**EXCERPT:**
+-------+

Finally, we added four new definitions of terms used in this
further supplementary proposed rule. They are affiliate, prompt month,
Rocky Mountain Area, and tendering program.
MMS requests comments on the Rocky Mountain Area definition.
Specifically, are there other States or regions that should be included
in this definition and, conversely, are there States or regions that
should be deleted? For example, although some participants in MMS's
workshops believed the entire State of New Mexico belongs outside the
Rocky Mountain Area for purposes of applying this rule, others believed
that oil marketing in the northwest portion of New Mexico is similar to
that in the other Rocky Mountain States. Some commenters suggested that
northwest New Mexico (not including the Permian Basin) more
appropriately should be included in the Rocky Mountain Area. MMS has
excluded New Mexico from the proposed definition but would like
comments on this issue.
MMS also requests any other comments you may have on these proposed
new and revised definitions.
Proposed Section 206.102 How Do I Calculate Royalty Value for Oil That
I or My Affiliate Sell Under an Arm's-Length Contract?
In an effort to improve the organization and readability of the
proposed rule, Sec. 206.102 as written in the January 1997 proposed
rule and the July 1997 supplementary proposed rule would be revised and
reorganized. We propose to revise Sec. 206.102 to specifically address
valuation of oil ultimately sold under arm's-length contracts. That
sale may occur in the first instance, or may follow one or more non-
arm's-length transfers or sales of the oil or one or more arm's-length
exchanges.
Paragraph (a) would state that value is the gross proceeds accruing
to you or your affiliate under an arm's-length contract, less
applicable allowances. This also includes oil you sell in exercising a
competitive crude oil call. Similarly, if you sell or transfer your
Federal oil production to some other person at less than arm's length,
and
[[Page 6117]]
that person or its affiliate then sells the oil at arm's length,
royalty value would be the other person's (or its affiliate's) gross
proceeds under the arm's-length contract. For example, a lessee might
sell its Federal oil production to a person who is not an ``affiliate''
as defined, but with whom its relationship is not one of ``opposing
economic interests'' and therefore is not at arm's length. An
illustrative example would be a number of working interest owners in a
large field forming a cooperative venture that purchases all of the
working interest owner's production and resells the combined volumes to
a purchaser at arm's-length. The sale proceeds then would be
distributed proportionately to those persons who contributed volumes.
Xeno, Inc., 134 IBLA 172 (1995), involved a similar situation in the
context of a gas field. If no one of the working interest owners owned
10 percent or more of the new entity, the new entity would not be an
``affiliate'' of any of them. Nevertheless, the relationship between
the new entity and the respective working interest owners would not be
at arm's length. In this instance, it would be appropriate to value the
production based on the arm's-length sale price the cooperative venture
received for the oil.

+-------+

**EXTRACTED ENTRIES:**
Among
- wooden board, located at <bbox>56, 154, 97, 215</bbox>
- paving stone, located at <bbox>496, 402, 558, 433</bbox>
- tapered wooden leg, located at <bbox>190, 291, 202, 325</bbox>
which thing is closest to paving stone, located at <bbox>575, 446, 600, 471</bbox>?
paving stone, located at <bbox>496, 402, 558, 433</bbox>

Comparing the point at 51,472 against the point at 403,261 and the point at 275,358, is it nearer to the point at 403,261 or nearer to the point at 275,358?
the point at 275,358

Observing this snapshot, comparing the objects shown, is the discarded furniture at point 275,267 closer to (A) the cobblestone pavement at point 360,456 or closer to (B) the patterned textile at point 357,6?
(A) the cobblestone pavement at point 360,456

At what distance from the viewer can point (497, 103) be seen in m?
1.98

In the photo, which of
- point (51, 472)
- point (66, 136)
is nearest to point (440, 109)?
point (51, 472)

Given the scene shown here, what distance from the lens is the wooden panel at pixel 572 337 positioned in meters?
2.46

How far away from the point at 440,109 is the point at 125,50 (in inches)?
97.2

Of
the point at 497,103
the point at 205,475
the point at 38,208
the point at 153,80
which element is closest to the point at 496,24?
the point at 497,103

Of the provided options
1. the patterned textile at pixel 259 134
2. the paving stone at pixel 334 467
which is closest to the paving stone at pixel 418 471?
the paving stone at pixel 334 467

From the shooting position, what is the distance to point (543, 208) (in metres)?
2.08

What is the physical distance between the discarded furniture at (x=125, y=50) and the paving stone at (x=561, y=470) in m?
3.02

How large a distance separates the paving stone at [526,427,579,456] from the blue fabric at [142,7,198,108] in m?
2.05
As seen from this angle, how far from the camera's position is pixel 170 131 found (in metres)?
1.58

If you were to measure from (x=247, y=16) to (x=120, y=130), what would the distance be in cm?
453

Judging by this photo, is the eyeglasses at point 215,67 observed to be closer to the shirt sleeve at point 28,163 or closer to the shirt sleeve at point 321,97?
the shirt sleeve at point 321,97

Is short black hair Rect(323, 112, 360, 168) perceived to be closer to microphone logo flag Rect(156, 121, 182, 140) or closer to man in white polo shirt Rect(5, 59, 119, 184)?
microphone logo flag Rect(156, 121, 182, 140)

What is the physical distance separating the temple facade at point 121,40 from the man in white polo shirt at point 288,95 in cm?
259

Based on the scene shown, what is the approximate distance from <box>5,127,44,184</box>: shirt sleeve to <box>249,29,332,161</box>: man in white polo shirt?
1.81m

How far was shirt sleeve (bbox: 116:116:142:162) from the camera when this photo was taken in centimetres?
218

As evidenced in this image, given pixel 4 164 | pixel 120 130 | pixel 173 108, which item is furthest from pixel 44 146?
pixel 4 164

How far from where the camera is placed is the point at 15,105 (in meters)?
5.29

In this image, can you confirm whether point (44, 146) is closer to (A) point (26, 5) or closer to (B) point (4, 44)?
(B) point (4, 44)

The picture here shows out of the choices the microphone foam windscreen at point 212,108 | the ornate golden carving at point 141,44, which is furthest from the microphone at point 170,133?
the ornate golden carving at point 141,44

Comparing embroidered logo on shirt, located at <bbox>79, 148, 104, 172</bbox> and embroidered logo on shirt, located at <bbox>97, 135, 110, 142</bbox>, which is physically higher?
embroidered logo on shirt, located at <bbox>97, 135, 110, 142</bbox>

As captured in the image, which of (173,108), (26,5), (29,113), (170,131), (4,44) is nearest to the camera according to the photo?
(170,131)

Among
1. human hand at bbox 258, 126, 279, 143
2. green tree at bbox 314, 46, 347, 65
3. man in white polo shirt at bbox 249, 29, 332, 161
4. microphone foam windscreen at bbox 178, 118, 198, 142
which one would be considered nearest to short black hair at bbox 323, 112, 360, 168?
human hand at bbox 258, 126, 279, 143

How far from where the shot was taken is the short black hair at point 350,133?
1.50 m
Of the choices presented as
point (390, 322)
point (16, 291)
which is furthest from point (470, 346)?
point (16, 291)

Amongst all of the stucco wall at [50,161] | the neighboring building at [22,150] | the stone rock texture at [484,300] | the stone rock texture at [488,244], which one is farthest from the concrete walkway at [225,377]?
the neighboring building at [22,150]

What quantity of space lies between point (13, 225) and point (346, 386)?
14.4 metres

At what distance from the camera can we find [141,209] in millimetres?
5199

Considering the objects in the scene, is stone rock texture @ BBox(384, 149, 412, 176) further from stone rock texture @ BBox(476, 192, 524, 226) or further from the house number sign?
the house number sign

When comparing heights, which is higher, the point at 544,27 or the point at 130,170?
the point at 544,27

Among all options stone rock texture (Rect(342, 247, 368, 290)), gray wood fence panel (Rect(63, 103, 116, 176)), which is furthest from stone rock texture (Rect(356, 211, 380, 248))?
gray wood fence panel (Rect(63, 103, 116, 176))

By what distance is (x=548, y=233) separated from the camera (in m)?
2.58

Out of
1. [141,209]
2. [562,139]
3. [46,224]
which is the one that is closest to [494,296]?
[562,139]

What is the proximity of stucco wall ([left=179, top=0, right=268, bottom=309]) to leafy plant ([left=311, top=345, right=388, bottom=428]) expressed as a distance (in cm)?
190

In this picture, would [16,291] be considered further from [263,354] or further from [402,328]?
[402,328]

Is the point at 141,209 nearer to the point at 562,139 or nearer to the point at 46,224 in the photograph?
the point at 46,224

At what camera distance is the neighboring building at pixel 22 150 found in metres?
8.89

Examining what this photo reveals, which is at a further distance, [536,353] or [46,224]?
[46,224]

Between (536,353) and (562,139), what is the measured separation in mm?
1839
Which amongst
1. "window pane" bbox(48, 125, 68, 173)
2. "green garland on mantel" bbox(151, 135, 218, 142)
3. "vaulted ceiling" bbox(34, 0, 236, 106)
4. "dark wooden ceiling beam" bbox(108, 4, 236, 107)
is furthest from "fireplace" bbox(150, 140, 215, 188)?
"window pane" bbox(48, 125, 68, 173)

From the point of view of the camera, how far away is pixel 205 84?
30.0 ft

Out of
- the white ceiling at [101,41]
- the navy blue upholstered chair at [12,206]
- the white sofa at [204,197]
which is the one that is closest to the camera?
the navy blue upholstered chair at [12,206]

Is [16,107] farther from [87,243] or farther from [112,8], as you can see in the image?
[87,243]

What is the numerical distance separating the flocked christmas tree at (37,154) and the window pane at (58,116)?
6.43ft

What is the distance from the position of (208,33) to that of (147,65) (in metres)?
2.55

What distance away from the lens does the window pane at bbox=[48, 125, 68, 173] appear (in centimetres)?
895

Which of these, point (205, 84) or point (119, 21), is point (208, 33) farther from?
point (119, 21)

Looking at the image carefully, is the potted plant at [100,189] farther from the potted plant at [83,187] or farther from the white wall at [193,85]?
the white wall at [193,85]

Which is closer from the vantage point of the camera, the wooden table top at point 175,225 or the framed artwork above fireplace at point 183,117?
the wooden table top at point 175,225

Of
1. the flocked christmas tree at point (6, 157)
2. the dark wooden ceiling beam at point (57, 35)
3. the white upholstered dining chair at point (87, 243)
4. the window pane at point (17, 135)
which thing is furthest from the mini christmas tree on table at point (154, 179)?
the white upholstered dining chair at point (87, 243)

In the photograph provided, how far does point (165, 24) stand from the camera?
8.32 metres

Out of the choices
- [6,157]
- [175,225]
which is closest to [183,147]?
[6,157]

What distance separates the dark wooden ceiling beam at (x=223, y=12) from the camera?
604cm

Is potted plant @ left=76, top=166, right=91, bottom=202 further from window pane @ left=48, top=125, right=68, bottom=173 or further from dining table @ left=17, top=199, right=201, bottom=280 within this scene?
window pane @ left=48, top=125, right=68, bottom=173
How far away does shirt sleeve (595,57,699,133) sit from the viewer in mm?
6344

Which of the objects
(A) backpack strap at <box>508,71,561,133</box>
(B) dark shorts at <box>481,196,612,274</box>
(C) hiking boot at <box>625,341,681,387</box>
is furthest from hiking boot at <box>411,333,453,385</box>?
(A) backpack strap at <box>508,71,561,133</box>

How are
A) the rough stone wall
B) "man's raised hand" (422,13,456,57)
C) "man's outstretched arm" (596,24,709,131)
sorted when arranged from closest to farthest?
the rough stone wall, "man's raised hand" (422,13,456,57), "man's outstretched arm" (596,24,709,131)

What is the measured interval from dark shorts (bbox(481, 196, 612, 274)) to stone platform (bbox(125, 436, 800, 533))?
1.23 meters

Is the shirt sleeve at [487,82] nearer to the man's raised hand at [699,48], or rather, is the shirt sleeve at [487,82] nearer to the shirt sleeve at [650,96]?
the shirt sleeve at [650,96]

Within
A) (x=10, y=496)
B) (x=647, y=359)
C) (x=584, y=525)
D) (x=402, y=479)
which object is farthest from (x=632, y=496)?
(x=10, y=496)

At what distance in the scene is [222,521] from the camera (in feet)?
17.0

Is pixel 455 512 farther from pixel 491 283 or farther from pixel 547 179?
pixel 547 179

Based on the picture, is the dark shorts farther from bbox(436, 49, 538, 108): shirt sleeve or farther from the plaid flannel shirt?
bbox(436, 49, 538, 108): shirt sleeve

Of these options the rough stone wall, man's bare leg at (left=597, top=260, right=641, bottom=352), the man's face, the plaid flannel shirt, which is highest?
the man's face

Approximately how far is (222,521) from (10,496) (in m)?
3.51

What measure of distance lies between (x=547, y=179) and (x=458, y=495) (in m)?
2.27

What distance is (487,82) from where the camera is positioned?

+-------+

**DIRECTIVES:**
**1.** Reproduce the part of the oil royalty excerpt between "MMS also requests" and "an Arm's-Length Contract?", inclusive.
**2.** Which four new terms does the oil royalty excerpt say were given definitions in the further supplementary proposed rule?
**3.** According to the oil royalty excerpt, why would Sec. 206.102 be revised and reorganized?

**COMPLETED EXERCISE:**
**1.**
MMS also requests any other comments you may have on these proposed
new and revised definitions.
Proposed Section 206.102 How Do I Calculate Royalty Value for Oil That
I or My Affiliate Sell Under an Arm's-Length Contract?

**2.** Affiliate, prompt month, Rocky Mountain Area, and tendering program.

**3.** The revision is meant to improve the organization and readability of the proposed rule. The section as written in the January 1997 proposed rule and the July 1997 supplementary proposed rule would be revised to specifically address valuation of oil ultimately sold under arm's-length contracts.